Bet-the-Company Ideas

Plus! The Universal Second Language; Asset and Liability Management in Sports; Light Contagion; Buying Status; Shutting Down Banks

Bet-the-Company Ideas

A good mental exercise for CEOs is to periodically ask: if I were building a company that served the same customer need, would I rebuild the exact company I run today or would I build something totally different? There's usually some level of path-dependency in how companies eventually come to operate, which means that they need to get pruned from time to time. But occasionally the result of that pruning is to conclude that the business is actually in terminal decline and it needs to be demolished and rebuilt as quickly as possible.

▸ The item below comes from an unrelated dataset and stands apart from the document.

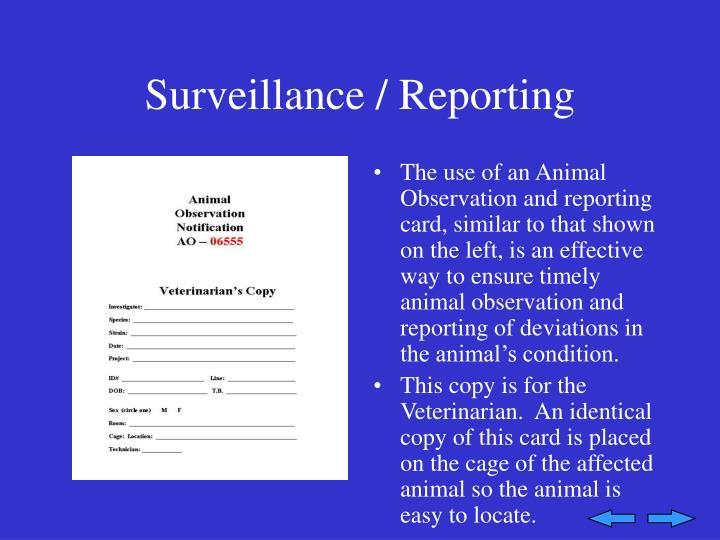 Surveillance / Reporting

The better the CEO is, the worse this choice will look to shareholders. The last time the company now known as Meta Platforms decided to go all-in on a new category, it was growing revenue 88%, with a 42% incremental operating margins. At the time of its IPO, Facebook, monetized primarily through desktop ads and games, looked like one of the best businesses of all time. It was counterintuitive, to say the least, to start cannibalizing that business by shifting more usage to mobile, which at the time had a worse user experience and no monetization, and where ads typically earned far lower profits. Shifting to mobile was, in a sense, a way to bet the company's $80bn market cap on the idea that their desktop business was a local maximum and that mobile was a bigger opportunity.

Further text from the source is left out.